--- BEGIN Task material ---

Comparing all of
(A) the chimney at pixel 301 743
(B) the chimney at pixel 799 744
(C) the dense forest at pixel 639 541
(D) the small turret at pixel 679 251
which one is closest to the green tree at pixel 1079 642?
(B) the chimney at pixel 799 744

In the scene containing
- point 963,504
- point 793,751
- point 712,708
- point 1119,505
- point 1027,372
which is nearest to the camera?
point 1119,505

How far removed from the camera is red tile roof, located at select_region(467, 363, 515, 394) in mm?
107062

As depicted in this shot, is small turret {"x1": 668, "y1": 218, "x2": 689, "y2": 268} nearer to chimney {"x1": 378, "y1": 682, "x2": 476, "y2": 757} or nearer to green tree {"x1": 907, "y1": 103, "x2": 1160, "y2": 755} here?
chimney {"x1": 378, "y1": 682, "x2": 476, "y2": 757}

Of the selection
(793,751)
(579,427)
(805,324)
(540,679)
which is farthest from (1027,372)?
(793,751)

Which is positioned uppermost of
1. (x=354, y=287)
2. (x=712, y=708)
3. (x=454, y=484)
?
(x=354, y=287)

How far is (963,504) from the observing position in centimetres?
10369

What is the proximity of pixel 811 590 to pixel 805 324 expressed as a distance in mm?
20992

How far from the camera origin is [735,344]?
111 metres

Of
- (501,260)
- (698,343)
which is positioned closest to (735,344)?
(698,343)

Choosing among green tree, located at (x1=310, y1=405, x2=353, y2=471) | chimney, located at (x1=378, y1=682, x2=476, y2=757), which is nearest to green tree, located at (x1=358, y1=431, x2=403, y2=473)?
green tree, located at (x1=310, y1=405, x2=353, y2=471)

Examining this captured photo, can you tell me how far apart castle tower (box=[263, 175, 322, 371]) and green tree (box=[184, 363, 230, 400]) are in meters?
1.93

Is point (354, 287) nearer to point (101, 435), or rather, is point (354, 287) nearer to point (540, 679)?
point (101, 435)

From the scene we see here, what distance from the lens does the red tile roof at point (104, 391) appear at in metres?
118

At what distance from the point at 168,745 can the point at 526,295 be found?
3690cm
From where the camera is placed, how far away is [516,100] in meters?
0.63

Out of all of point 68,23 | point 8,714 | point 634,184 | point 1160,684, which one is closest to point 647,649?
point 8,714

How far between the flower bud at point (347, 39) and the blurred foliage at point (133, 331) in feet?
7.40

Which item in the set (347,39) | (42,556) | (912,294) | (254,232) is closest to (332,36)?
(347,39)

--- END Task material ---

## Task requirements:
Copy all of the data above word for word, line by line, with nothing changed or left out.

## Exercise result:
Comparing all of
(A) the chimney at pixel 301 743
(B) the chimney at pixel 799 744
(C) the dense forest at pixel 639 541
(D) the small turret at pixel 679 251
which one is closest to the green tree at pixel 1079 642?
(B) the chimney at pixel 799 744

In the scene containing
- point 963,504
- point 793,751
- point 712,708
- point 1119,505
- point 1027,372
which is nearest to the camera?
point 1119,505

How far removed from the camera is red tile roof, located at select_region(467, 363, 515, 394) in mm?
107062

As depicted in this shot, is small turret {"x1": 668, "y1": 218, "x2": 689, "y2": 268} nearer to chimney {"x1": 378, "y1": 682, "x2": 476, "y2": 757} or nearer to green tree {"x1": 907, "y1": 103, "x2": 1160, "y2": 755} here?
chimney {"x1": 378, "y1": 682, "x2": 476, "y2": 757}

Of the selection
(793,751)
(579,427)
(805,324)
(540,679)
which is farthest from (1027,372)?
(793,751)

Which is positioned uppermost of
1. (x=354, y=287)
2. (x=712, y=708)
3. (x=454, y=484)
?
(x=354, y=287)

How far is (963,504) from the observing position in centimetres?
10369

What is the proximity of pixel 811 590 to pixel 805 324 expressed as a distance in mm?
20992

How far from the camera origin is [735,344]?
111 metres

Of
- (501,260)
- (698,343)
which is positioned closest to (735,344)?
(698,343)

Choosing among green tree, located at (x1=310, y1=405, x2=353, y2=471) | chimney, located at (x1=378, y1=682, x2=476, y2=757), which is nearest to green tree, located at (x1=358, y1=431, x2=403, y2=473)?
green tree, located at (x1=310, y1=405, x2=353, y2=471)

Examining this captured photo, can you tell me how far apart castle tower (box=[263, 175, 322, 371]) and green tree (box=[184, 363, 230, 400]) are in meters?
1.93

Is point (354, 287) nearer to point (101, 435), or rather, is point (354, 287) nearer to point (540, 679)?
point (101, 435)

From the scene we see here, what distance from the lens does the red tile roof at point (104, 391) appear at in metres?
118

At what distance from the point at 168,745 can the point at 526,295 be found?
3690cm
From where the camera is placed, how far away is [516,100] in meters?
0.63

Out of all of point 68,23 | point 8,714 | point 634,184 | point 1160,684, which one is closest to point 647,649?
point 8,714

How far between the flower bud at point (347, 39) and the blurred foliage at point (133, 331) in feet?
7.40

Which item in the set (347,39) | (42,556) | (912,294) | (254,232) is closest to (332,36)?
(347,39)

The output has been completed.